お客さんの傾向も変わった。去年はもっとゆったりと、ブースを一つずつ物色しながら歩く人が多かったのに、今年は目的のブースを目指してひた走る、お目当て以外は見向きもしないぜ!みたいな人ばかりだった。こちらも声をかけづらく、道行く人に小声で挨拶するくらいしかできなかった。去年は足を止めてくれた人に「これはこんな本で」と説明する時間がもっと与えられていたんだけど、出店数が増えるとこうなるのか……と切ない気持ちに。200ブースくらいのときのバランスが一番よかったよね。

今回開始からいきなりお客さん多くない!? と思っていたらどうやら有名人が出店していたらしい、ことを終了後に知る。元アイドルの方だとか……。その人が限定150冊の本を販売していたから、あんなに早くから入場待ちがいたのかもしれない。
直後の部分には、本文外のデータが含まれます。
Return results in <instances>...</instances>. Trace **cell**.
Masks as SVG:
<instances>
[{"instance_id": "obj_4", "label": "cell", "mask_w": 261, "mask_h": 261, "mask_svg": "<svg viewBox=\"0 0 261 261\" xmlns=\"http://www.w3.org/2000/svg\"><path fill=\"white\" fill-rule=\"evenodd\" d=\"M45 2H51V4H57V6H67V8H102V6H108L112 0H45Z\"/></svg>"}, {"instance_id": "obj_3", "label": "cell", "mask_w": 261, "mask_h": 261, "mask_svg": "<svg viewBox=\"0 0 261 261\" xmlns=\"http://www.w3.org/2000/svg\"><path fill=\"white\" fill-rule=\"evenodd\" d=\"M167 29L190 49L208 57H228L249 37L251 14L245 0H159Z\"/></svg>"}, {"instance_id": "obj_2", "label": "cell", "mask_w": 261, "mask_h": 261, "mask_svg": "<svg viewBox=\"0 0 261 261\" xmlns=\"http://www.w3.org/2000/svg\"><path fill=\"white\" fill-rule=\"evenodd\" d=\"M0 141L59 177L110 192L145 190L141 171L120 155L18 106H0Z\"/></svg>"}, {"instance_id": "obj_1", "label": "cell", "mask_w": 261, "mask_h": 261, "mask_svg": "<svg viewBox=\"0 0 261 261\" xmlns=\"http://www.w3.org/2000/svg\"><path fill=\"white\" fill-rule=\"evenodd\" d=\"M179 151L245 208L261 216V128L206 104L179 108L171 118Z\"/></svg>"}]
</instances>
ということは、来場者1300人から出店者300人ちょいを引いてお客さん900人ちょいのうち、どれだけかはそもそもアイドルの本しか買っていなかったりする? 会場全体を眺めていても、体感としてお客さんが増えた感じはしなかった。過疎ってる時間はかなり過疎ってたし。いや、それでも #文学フリマで買った本 を見ているとアイドルの本に追加で買っている人の方が断然多かったし、やっぱり何かが刺さらなかったんだろうなあ……。でも、エッセイが売れやすい中で小説が一番売れたのは個人的にちょっと誇らしい。

消化不良感が残るだけに、友人知り合いの存在が本当に救いだった。これもひとえに、去年出店した自分、そしてここまで活動を続けてきた自分のおかげだ。きちんと積み上がっているものはある。だってつい2年前まで、この地方における私の人間関係は無に等しかったのだ。それが私のために、私をめがけて広島まで足を運んでくれる人たちに恵まれるまでになった。やめなければ、必ずいいことはある。最後は切実な思いに駆られる文学フリマ広島だった。